Hair. What a ridiculous topic of conversation. I remember the famous story of the young man who was jailed during the Labor Day Rodeo in Dillon (this story now rural myth so don’t hold me to my dates—this isn’t fucking journalism) I think in 1971 or ‘72. The “authorities” gave him a haircut against his will (ya think?) supposedly (according to the myth) with sheep shears. All because some “outsider” (anyone with long hair at that time was and outsider/agitator/fuckin’ pinko hippie) had the temerity to take offense at being tormented for being different and got into an altercation with a local citizen offended by the “trouble maker’s” appearance.

Excerpt from a dataset
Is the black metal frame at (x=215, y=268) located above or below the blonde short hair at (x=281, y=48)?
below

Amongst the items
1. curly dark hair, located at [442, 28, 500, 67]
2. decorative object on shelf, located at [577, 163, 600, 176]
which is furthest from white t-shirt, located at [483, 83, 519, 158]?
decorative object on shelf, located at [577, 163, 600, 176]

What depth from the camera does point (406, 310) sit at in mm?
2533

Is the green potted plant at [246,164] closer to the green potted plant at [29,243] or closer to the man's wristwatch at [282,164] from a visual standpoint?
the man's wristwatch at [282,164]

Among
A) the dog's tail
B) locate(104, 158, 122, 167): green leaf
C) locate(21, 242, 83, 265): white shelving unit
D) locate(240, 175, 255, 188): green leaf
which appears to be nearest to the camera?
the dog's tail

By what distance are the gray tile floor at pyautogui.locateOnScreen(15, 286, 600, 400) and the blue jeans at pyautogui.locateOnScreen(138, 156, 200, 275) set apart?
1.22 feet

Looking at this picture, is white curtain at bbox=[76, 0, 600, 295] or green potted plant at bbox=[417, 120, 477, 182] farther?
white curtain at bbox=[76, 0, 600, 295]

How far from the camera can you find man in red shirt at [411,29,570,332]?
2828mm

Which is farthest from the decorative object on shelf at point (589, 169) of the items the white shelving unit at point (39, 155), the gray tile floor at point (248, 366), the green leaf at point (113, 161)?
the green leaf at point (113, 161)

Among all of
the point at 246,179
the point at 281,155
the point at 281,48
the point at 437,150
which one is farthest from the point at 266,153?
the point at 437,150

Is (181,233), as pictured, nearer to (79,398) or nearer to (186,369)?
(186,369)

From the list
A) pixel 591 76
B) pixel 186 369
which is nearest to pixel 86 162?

--- WORK TO COMPLETE ---
List every word or phrase that the passage about hair encloses in quotation marks.

--- IN RESPONSE ---
- authorities
- outsider
- trouble maker's